*THE TASK*: Although the data below holds other lines too, output only those from the line with "New Zealand, site EFD_DCAME08, 2019-09-19" up to and including the line with "category: chaffinch", exactly as they appear.

*Stored data entries*:

***

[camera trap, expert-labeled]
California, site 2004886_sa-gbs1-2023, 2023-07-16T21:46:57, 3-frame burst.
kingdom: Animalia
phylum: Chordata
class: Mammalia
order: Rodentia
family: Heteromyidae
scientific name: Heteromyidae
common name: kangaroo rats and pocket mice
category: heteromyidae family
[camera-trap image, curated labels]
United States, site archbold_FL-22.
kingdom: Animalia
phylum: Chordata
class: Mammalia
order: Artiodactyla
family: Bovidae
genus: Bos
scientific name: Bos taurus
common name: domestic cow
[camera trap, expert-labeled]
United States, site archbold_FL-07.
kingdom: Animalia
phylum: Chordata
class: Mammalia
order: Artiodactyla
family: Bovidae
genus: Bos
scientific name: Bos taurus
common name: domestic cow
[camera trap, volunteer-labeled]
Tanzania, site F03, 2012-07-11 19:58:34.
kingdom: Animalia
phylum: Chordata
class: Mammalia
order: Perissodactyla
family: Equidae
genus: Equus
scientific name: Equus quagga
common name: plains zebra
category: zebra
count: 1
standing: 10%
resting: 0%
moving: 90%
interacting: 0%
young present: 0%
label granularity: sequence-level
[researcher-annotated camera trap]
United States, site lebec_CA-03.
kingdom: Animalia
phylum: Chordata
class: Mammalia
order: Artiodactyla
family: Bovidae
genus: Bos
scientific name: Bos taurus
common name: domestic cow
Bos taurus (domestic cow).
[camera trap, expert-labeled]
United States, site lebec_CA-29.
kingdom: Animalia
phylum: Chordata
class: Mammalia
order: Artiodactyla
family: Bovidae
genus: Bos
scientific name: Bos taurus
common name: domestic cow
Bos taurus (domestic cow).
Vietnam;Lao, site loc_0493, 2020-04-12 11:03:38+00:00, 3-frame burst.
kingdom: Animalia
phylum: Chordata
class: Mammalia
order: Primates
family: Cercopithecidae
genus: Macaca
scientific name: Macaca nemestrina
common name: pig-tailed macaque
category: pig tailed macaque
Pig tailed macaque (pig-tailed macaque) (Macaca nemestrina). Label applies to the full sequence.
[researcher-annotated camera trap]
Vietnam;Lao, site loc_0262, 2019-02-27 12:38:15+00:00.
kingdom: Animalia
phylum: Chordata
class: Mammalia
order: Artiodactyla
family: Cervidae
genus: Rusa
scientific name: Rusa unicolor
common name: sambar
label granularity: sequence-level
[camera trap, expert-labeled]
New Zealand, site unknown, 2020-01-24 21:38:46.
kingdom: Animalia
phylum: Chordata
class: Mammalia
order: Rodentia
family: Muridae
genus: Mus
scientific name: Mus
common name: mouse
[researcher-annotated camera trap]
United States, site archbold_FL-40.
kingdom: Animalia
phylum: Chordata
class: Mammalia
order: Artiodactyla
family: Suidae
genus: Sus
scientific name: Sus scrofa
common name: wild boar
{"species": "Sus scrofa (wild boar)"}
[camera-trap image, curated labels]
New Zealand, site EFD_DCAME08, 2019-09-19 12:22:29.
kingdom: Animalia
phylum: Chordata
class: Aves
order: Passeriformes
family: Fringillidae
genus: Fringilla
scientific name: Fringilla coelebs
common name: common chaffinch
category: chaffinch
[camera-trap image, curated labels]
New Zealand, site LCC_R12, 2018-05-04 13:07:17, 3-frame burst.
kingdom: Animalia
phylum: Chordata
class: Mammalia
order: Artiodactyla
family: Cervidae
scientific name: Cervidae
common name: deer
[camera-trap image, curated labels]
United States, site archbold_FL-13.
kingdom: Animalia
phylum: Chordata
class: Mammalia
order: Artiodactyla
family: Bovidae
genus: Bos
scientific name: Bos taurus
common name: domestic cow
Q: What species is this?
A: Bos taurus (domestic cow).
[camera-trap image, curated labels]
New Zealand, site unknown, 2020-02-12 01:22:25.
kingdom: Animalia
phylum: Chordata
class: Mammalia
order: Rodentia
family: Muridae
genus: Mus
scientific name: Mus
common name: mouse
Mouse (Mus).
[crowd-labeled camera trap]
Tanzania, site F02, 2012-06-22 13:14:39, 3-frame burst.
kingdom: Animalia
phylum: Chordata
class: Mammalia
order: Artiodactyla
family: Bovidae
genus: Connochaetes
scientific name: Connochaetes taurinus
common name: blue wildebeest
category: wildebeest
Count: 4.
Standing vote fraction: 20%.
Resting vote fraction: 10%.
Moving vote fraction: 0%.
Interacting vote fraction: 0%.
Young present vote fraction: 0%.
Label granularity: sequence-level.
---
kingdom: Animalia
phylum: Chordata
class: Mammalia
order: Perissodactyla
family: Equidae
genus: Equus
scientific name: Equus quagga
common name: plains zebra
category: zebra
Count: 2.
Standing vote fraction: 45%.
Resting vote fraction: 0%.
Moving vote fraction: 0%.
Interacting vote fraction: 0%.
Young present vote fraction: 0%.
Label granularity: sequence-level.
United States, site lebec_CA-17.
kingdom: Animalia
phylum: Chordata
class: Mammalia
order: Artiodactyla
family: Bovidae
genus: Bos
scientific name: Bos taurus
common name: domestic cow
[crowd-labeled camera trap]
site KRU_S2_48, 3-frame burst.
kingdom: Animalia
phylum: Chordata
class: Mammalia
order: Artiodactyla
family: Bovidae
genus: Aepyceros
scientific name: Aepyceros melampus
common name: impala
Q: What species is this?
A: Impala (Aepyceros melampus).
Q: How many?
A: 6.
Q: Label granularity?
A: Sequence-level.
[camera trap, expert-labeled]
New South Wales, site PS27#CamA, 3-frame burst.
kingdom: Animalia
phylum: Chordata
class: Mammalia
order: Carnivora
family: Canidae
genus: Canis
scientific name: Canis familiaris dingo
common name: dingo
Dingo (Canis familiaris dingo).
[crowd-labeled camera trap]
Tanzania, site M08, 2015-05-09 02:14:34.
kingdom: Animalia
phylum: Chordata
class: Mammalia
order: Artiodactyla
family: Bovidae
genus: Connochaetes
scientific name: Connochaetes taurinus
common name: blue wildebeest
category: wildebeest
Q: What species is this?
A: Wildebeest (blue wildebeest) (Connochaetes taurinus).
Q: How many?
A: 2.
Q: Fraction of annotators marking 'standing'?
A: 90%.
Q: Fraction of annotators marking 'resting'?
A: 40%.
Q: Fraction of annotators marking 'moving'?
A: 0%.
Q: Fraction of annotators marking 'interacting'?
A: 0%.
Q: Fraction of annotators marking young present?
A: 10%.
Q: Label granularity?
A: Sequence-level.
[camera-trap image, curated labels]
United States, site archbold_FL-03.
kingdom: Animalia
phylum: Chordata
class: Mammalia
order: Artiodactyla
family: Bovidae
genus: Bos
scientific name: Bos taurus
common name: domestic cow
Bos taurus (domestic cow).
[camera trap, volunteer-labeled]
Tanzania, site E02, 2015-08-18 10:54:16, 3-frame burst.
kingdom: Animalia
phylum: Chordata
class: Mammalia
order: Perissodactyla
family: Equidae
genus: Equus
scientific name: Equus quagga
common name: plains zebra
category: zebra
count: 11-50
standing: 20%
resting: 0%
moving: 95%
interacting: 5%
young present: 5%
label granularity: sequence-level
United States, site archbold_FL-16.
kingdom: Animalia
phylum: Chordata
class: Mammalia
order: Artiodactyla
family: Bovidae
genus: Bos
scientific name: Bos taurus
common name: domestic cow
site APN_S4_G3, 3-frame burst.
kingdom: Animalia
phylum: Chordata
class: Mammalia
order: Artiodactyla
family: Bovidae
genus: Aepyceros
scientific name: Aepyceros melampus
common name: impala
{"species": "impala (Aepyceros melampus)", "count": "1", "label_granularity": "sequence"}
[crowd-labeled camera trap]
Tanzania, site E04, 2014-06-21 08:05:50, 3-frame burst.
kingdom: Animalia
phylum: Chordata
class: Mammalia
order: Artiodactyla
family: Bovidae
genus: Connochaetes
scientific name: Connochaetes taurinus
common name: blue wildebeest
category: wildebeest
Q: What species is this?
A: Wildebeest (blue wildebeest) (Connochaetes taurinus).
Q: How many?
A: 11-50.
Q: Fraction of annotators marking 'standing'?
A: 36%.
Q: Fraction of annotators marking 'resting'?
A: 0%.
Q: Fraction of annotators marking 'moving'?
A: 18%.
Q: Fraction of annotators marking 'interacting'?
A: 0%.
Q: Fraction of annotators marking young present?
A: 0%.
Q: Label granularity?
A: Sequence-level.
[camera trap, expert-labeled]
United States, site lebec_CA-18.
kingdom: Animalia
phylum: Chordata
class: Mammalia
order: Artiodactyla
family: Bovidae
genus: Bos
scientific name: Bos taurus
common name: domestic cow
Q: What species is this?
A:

***

*RESULT*:
New Zealand, site EFD_DCAME08, 2019-09-19 12:22:29.
kingdom: Animalia
phylum: Chordata
class: Aves
order: Passeriformes
family: Fringillidae
genus: Fringilla
scientific name: Fringilla coelebs
common name: common chaffinch
category: chaffinch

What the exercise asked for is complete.